A Meaningless UN Security Council Resolution

The international community’s gestures and edicts will have no real bearing on the Israeli-Palestinian conflict.

The United Nations Security Council (UNSC) has condemned Israeli settlements on the West Bank. The interesting part is that the United States abstained from the vote, which is why it passed. It is likely that President-elect Donald Trump, taking office in less than a month, will pursue a very different policy on Israel than recent administrations have. Neither the United Nations resolution nor Trump’s shift is of great significance. Over the years, throughout the world, UNSC resolutions have been met with indifference. It does not matter what the UNSC says. It matters what the permanent members of the UNSC do. In the case of Israel and Palestine, no one on either side can do very much of significance. As for public opinion, that is fairly well locked into place. There are four camps: those who are pro-Israeli, those who are pro-Palestinian, those who wring their hand and express pieties and those who couldn’t care less. Nothing that happened at the U.N. will change anyone’s mind.

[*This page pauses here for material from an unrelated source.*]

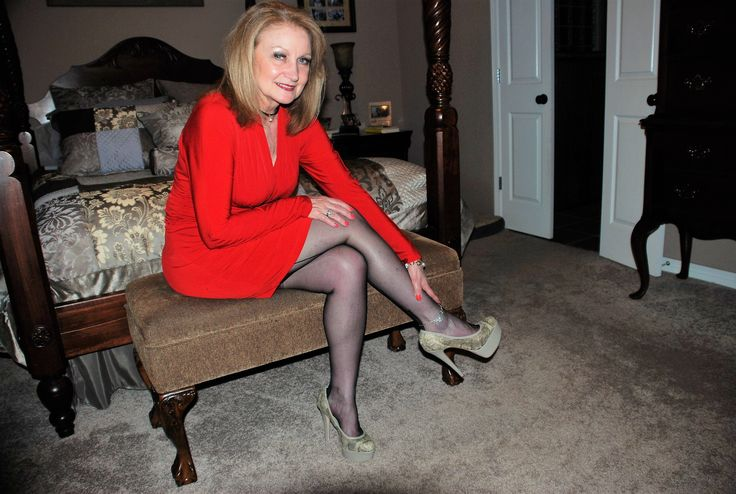 Loves her Hot Wife anklet! If the heels don't say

There are now two realities. The first is that the Palestinians are weak. No great power or Arab state has an overriding interest in the creation of a Palestinian state. The Russians are indifferent and the Arabs are concerned about the radicalism of such a state. The Palestinians are also divided, split into the relatively secular West Bank and religious Gaza – the Palestinian National Authority and Hamas. Without unity among the Palestinians, no one can sign an agreement authoritatively or coordinate resistance to the Israelis.
The second reality is that it is impossible to create two states. The Israelis cannot give up the Jordan River line since it is their main defensive position. Nor can they accept a westward shift of the border toward the 1948 lines, as it would make the Israeli heartland (the Tel Aviv-Haifa-Jerusalem triangle) vulnerable to the kinds of rockets fired from Gaza.
The Palestinians can’t accept a state divided between Gaza and the West Bank, without any transport under their control. Nor can they accept Israeli control of the Jordan River line, as that would mean that they remain isolated except for Israel permitting movement – and would mean the Israeli army moving through Palestinian territory. Finally, such a geography would be economic insanity. Palestine would remain dependent on Israel, with its population employed in menial jobs in Israel, passing through Israeli checkpoints.
Therefore, the resolution on settlements and the entire settlement question completely miss the point. The Palestinian problem is that it has no meaningful Arab support, and its support in Europe or the United States consists of meaningless gestures. In fact, many see Israel as an ally against more immediate threats. The Palestinians’ only means of asserting their claims is the Intifada, which is far more painful to the Palestinians than the Israelis. The divisions among the Palestinians make the discussion pointless. The Israelis can’t abandon the Jordan River line without endangering Israeli survival should Arab states shift their strategy. Nor can they accept a movement of the border westward because Palestinian politics could readily move the Gaza problem to Tel Aviv.
Therefore, a two-state solution is impossible and it is inevitable that Israel will strengthen its position in the West Bank with settlements and other means. This is not because Israeli is strong. It is because the Arab world is in a dynamic moment. It does not know what will emerge, and in the end, the Arabs are potentially much stronger than Israel so it must act now, while it can.
The U.N. resolution, President Barack Obama’s decision to abstain from the vote and Trump’s appointment of David Friedman as ambassador to Israel all have no impact because the reality is geopolitically locked in.